Saturday, October 11, 2008

Event Horizon

We all have "guilty pleasures" - movies or books that we know we probably shouldn't like, but we do. One of the movies that fits into this category for me is Paul W. S. Anderson's 1997 sci-fi horror flick Event Horizon. Although I know it has flaws, I've seen it several times, and love it. It is two-thirds of a great movie (more on that later).

In the year 2047, man has moved out into the solar system, exploring and exploiting the resources of Earth's fellow solar orbiters. The ship Lewis and Clark operates as a sort of deep space Coast Guard. Commanded by the conscientious Captain Miller (Lawrence Fishburne), they are sent on a mysterious mission to the limits of explored space, the orbit of Neptune. With the crew, which represents all the English-speaking countries, travels a scientist, Doctor Weir (Sam Neill), who holds the key to the mission.

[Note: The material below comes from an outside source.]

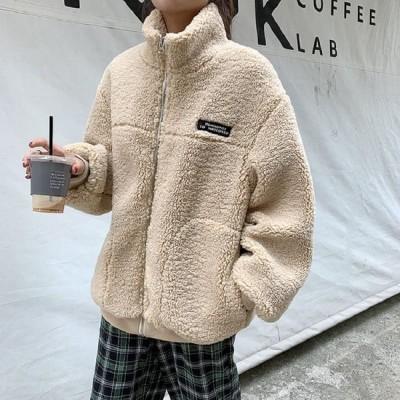 高校生 中学生 ファッション ボアブルゾン ボアジャケット レディース もこもこ 韓国 7357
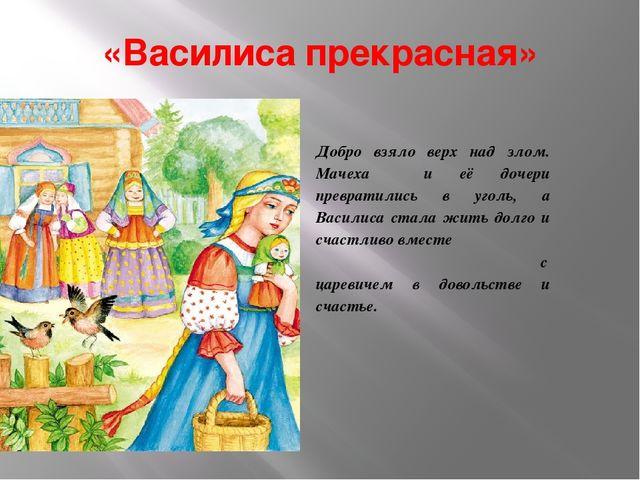 «Василиса прекрасная» Добро взяло верх над злом. Мачеха и её дочери превратил...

Seven years earlier, a deep space explorer called the Event Horizon was lost when its engine exploded. Weir reveals to the cynical crew that this was a lie, the Event Horizon was designed to be the first ship from earth to travel to another star. In the requisite mumbo-jumbo exposition sequence, Weir explains how the Event Horizon's "gravity drive" was designed to create a controlled black hole, to enable the ship to almost instantaneously reach across immense distances. Instead of the accident that was the official story, after the gravity drive was engaged, the ship disappeared, and was never heard from again. Until now, when the ship has reappeared near Neptune. The Lewis and Clark's mission is to investigate the Event Horizon and find out what happened.

Once they reach their destination, they find that none of the original crew has survived, and the ship itself has brought back something from the void outside our dimension. What ensues is a classic haunted house story in space, with the Event Horizon serving as the haunted house. This is much the same story structure used in Alien. Each crew member is visited with a sin from their past that still haunts them. Captain Miller sees a crew member who died under his command, Doctor Weir an apparition of his dead wife, etc.

As is usual in this sort of movie, it is creepier when the crew is trying to figure out what is going on. After a tremendous first two acts, it devolves a bit in the third act, when the story falls back on traditional movie devices ("when in doubt, blow shit up"). The cast, which includes Jason Isaacs and Sean Pertwee in addition to Fishburne and Neill, is superb. The basic idea is wonderful, the payoff doesn't quite live up to it. Still, as I said, one of my favorite guilty pleasures.


John Hornor Jacobs said...

You forgot the Latin! No horror movie/book is complete without at least one ominous Latin phrase.

The fact that it's a SF vehicle, the Latin should get extra props.

KentAllard said...

I was going to point out that "Liberate Tutume Ex Infernis" is actually bad latin, since "Tutume" isn't a real Latin word, but I forgot. Also, it's a mystery why they couldn't find anyone to translate the latin phrase before they left, and had to rely on the assistant medical officer once they were underway.

John Hornor Jacobs said...

Well, the whole Sator Rotas magic square ain't exactly correct Latin either, but it sounds cool. Sorta like Abracadabra.